= Donella Brown Wilson =

American educator and community leader (1909–2018)

Donella Brown Wilson (May 24, 1909 – January 12, 2018) was an American educator, civil-rights advocate, and long-time community leader in South Carolina. Wilson was the recipient of many honors, awards, and citations. Wilson was awarded the Order of the Palmetto South Carolina's highest civilian honor, by Governor Henry McMaster in 2017.

== Early life and education ==
Donella Brown Wilson was born May 24, 1909, to Henry and Minnie Bryant Brown on the Peterkin Plantation in Fort Motte, Calhoun County, South Carolina. Her parents worked as sharecroppers on the land that her enslaved grandparents had previously worked.

Wilson did not have formal schooling locally; she taught herself to read by studying a Sears & Roebuck catalog and listening to her grandmother read the Bible. Her grandmother also supported her early literacy through prayers and reading the Bible. Wilson's father died in the early 1910s, causing her mother to move the family first to Charleston and then to Columbia, South Carolina. Minnie Brown pushed Donella to get an education and higher learning. Wilson joined the NAACP when she was in the 8th grade and later attended Booker T. Washington High School in Columbia. In 1933, she earned her teaching credentials at Allen University and became a teacher in Fort Motte in a one-room schoolhouse.

== Teaching career and activism ==
Wilson taught in the rural counties of South Carolina, including Lexington and Orangeburg. In the 1940s, after the NAACP successfully fought for equal pay for Black teachers, most notably in Duvall v. Seignous and Thompson v. Gibbes, Wilson and her husband, who was also a teacher, asked for sick leave and additional compensation comparable to that of white teachers; the school district refused. Neither of their Lexington teaching contracts were renewed as a result. Wilson later joined Roberts High School in Holly Hill, Orangeburg County, where she taught for nearly two decades. She retired in 1971 after 40 years of teaching, .
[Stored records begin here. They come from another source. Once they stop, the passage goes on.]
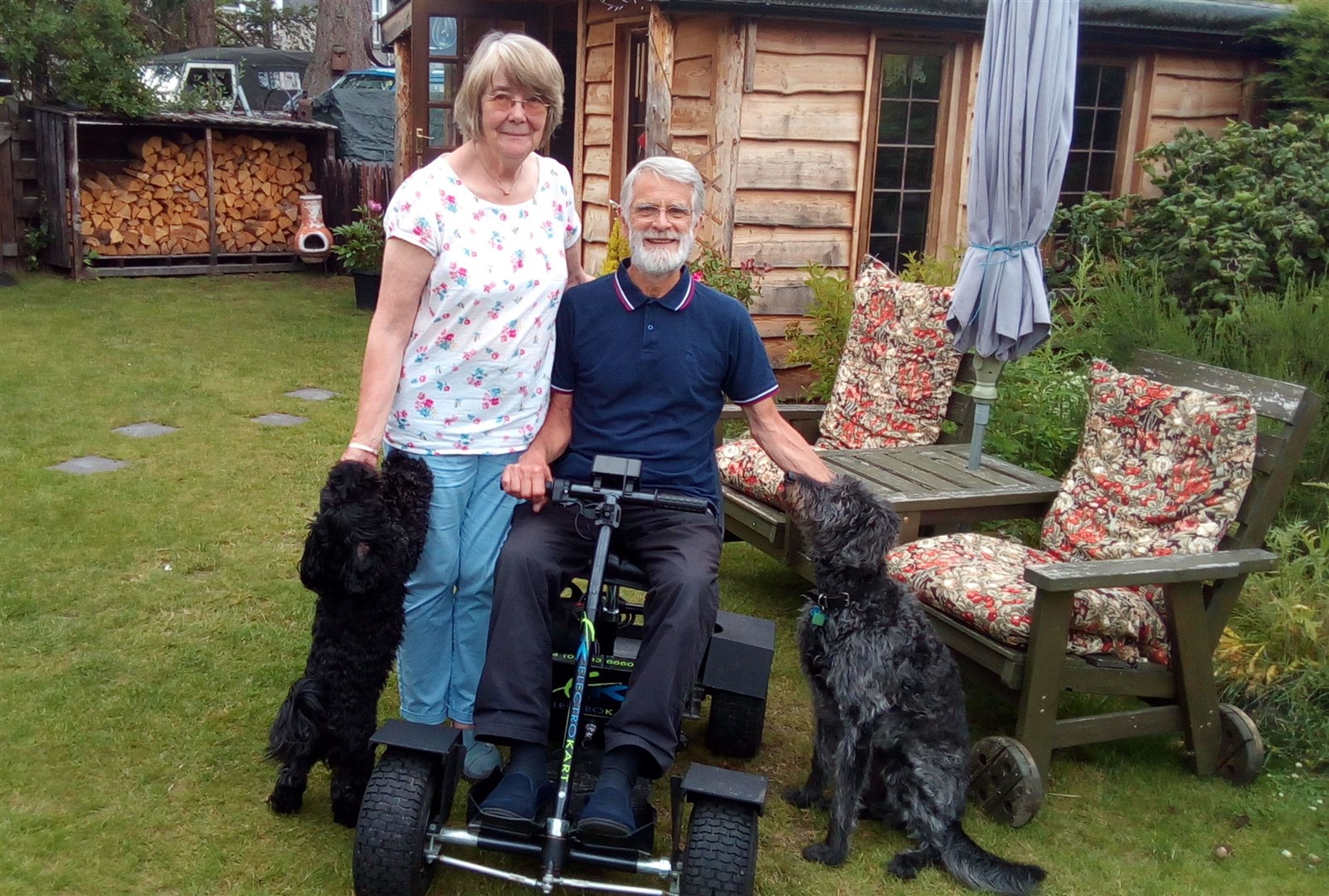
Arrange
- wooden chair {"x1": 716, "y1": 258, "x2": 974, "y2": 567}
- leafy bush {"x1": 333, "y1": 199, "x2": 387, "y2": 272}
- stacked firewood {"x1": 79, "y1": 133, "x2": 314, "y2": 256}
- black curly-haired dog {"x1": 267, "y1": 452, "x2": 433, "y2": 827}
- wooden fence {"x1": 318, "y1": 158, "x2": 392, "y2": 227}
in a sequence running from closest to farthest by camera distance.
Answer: black curly-haired dog {"x1": 267, "y1": 452, "x2": 433, "y2": 827} → wooden chair {"x1": 716, "y1": 258, "x2": 974, "y2": 567} → leafy bush {"x1": 333, "y1": 199, "x2": 387, "y2": 272} → stacked firewood {"x1": 79, "y1": 133, "x2": 314, "y2": 256} → wooden fence {"x1": 318, "y1": 158, "x2": 392, "y2": 227}

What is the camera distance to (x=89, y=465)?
5781 mm

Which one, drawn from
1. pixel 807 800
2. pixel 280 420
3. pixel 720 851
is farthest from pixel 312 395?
pixel 720 851

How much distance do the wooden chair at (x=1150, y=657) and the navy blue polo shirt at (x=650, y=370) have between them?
37.4 inches

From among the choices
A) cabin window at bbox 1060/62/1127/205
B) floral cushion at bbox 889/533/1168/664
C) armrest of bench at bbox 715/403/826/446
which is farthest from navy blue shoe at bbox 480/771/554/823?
cabin window at bbox 1060/62/1127/205

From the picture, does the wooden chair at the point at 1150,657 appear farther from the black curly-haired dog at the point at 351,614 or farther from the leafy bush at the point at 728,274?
the leafy bush at the point at 728,274

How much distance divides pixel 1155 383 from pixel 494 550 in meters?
2.17

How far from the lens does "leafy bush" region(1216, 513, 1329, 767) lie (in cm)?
366

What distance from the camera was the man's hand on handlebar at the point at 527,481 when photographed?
301 cm

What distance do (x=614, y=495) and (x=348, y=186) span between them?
1018 centimetres

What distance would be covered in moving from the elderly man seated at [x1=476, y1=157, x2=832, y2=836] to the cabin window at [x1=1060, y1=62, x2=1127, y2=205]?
5.74 meters

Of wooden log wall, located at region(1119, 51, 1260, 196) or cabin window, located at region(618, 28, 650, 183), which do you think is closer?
wooden log wall, located at region(1119, 51, 1260, 196)

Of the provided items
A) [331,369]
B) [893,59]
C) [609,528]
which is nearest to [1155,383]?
[609,528]

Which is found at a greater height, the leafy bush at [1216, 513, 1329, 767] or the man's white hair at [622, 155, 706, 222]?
the man's white hair at [622, 155, 706, 222]

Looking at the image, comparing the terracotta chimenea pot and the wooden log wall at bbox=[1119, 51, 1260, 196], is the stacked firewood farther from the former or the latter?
the wooden log wall at bbox=[1119, 51, 1260, 196]
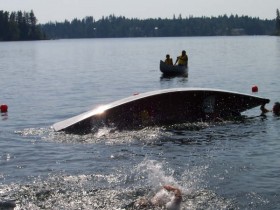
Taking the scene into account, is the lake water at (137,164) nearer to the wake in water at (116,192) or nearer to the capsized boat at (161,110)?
the wake in water at (116,192)

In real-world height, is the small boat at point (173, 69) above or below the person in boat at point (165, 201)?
above

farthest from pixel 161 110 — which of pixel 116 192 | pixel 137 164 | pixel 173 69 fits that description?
pixel 173 69

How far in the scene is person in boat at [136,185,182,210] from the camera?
11734 millimetres

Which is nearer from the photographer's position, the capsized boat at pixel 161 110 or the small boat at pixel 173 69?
the capsized boat at pixel 161 110

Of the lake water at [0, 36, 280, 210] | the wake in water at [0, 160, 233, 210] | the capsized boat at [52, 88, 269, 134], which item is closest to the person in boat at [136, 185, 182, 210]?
the wake in water at [0, 160, 233, 210]

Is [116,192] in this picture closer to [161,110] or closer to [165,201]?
[165,201]

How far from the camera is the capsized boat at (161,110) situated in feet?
64.3

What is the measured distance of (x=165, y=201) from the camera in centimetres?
1195

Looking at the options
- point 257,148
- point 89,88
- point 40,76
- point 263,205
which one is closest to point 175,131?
point 257,148

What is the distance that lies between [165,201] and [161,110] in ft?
30.3

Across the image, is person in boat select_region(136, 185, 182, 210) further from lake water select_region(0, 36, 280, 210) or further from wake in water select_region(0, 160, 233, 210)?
lake water select_region(0, 36, 280, 210)

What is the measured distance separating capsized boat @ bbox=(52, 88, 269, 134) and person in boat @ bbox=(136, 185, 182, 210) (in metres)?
7.64

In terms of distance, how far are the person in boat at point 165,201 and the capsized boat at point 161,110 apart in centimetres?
764

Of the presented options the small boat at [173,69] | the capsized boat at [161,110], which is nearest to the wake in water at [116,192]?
the capsized boat at [161,110]
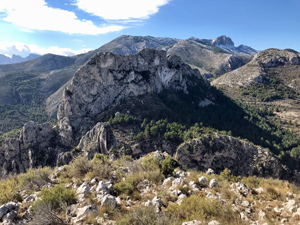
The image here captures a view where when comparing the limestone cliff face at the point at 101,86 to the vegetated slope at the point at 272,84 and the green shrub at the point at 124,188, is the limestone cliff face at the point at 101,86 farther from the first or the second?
the vegetated slope at the point at 272,84

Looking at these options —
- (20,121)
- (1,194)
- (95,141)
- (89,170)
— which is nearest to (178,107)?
(95,141)

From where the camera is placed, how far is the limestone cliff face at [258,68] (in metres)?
136

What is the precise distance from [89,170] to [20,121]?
582ft

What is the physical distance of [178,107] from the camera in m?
79.9

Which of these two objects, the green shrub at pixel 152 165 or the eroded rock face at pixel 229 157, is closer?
the green shrub at pixel 152 165

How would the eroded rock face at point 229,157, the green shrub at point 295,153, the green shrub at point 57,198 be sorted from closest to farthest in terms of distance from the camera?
the green shrub at point 57,198 < the eroded rock face at point 229,157 < the green shrub at point 295,153

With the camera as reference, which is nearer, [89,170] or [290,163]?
[89,170]

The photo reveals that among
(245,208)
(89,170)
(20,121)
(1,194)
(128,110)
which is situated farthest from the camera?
(20,121)

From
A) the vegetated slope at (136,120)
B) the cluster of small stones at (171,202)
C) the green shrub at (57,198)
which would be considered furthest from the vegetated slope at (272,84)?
the green shrub at (57,198)

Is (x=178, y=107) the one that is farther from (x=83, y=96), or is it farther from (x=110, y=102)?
(x=83, y=96)

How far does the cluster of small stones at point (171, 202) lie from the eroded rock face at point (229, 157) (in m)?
37.5

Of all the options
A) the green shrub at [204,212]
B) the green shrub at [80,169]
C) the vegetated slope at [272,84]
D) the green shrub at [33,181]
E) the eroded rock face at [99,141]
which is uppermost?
the vegetated slope at [272,84]

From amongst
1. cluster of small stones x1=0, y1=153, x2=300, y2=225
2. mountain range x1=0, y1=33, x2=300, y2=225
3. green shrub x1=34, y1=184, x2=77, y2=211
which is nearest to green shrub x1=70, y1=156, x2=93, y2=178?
mountain range x1=0, y1=33, x2=300, y2=225

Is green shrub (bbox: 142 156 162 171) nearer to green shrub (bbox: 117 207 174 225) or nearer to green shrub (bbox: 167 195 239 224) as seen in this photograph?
green shrub (bbox: 167 195 239 224)
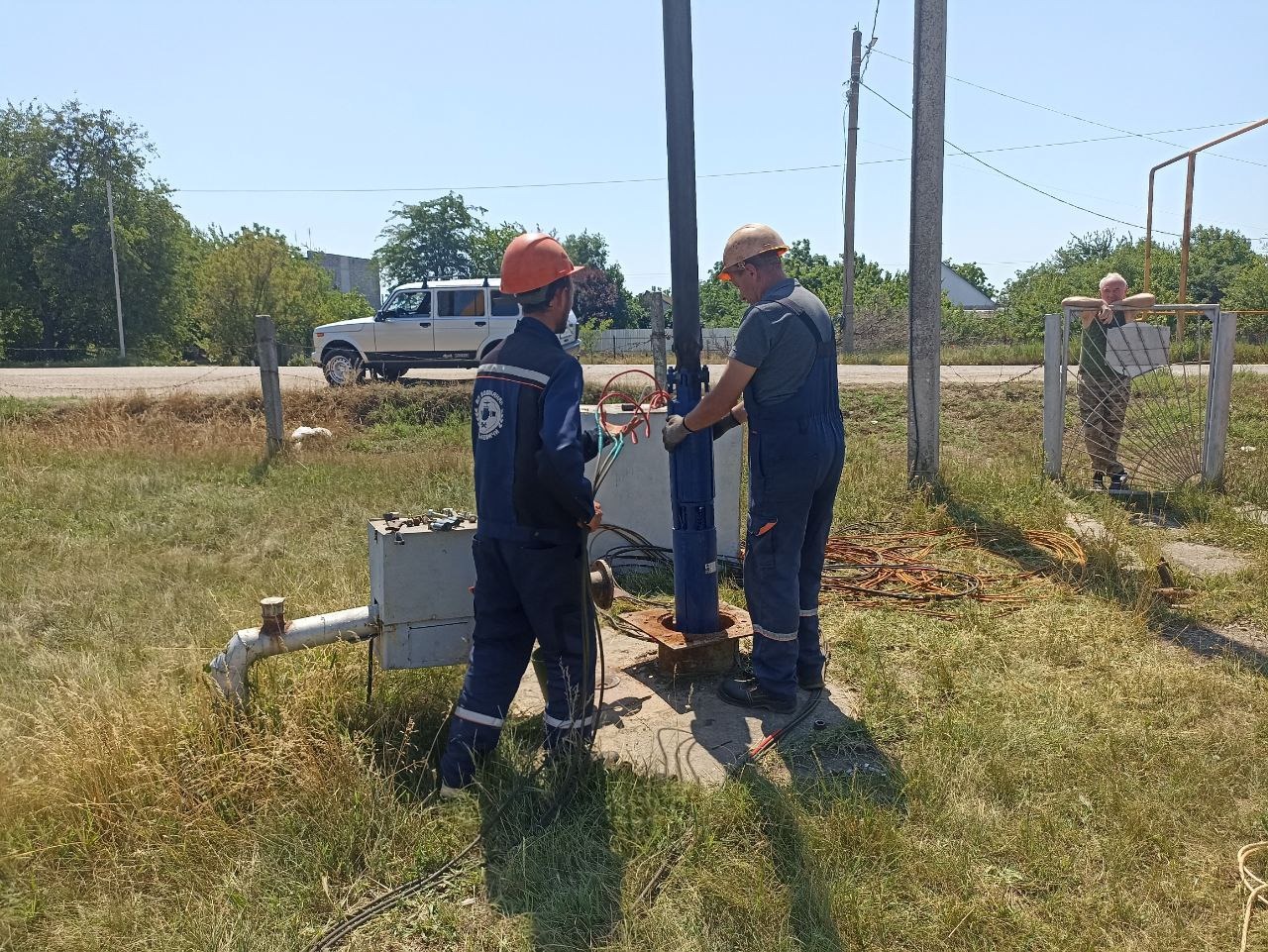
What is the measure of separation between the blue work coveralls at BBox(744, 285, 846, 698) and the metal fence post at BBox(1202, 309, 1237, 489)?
5.35 m

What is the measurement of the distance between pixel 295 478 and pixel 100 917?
22.0 ft

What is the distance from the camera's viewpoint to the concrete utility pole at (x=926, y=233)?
312 inches

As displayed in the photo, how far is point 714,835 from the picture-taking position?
10.2ft

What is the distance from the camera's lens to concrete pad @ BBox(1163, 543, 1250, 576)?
6078 mm

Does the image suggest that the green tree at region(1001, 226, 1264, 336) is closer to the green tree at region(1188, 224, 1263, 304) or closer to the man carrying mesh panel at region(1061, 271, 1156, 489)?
the green tree at region(1188, 224, 1263, 304)

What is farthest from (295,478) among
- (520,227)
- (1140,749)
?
(520,227)

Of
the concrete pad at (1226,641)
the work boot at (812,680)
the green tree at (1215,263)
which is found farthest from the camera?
the green tree at (1215,263)

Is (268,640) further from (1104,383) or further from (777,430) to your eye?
(1104,383)

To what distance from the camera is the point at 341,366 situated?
1669 cm

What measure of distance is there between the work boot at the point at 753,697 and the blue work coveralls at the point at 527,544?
89cm

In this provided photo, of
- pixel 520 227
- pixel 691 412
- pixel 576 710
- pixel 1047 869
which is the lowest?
pixel 1047 869

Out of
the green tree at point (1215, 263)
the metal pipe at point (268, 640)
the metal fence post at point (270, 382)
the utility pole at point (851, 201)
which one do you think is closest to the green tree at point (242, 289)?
the utility pole at point (851, 201)

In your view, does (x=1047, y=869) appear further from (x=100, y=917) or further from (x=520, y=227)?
(x=520, y=227)

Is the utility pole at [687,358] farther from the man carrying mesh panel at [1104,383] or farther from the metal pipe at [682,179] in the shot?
the man carrying mesh panel at [1104,383]
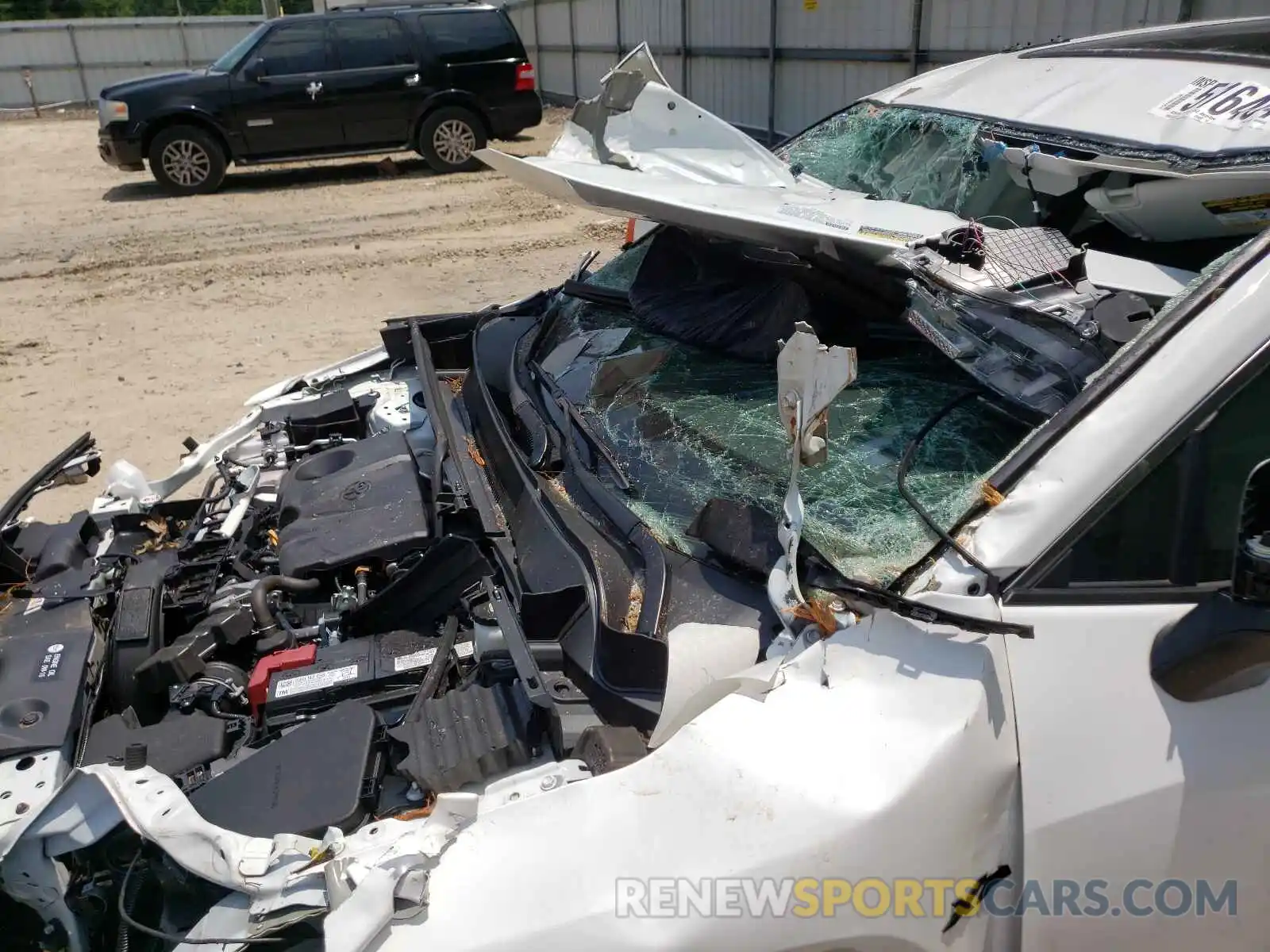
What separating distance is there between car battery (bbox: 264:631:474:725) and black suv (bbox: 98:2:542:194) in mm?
12204

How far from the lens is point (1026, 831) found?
1.46 meters

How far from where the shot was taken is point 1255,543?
1230 mm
On August 10, 1948, Wilson stood in line as one of the first Black citizens in the Ward 9 precinct to vote in the Democratic primary after the cases Elmore v. Rice and Brown v. Baskin ended the all-white primary in South Carolina. Ever since then, Wilson voted in every state, local, and national election without missing a single election for over 70 years. She became a living resource: journalists, historians, and community projects went to her to recount the changes in civil rights and voting over the decades. Wilson was a symbol of the changes that occurred over time.

== Legacy ==
Later in life, Wilson shared her stories and experiences through interviews, lectures and local heritage projects. In 2011, she was featured in the AT&T African American History Calendar. In 2017, Governor Henry McMaster awarded her the Order of the Palmetto. At 108 years old, Donella Brown Wilson passed away in 2018, surrounded by her family. Wilson helped educate thousands of students and was an active member of her community.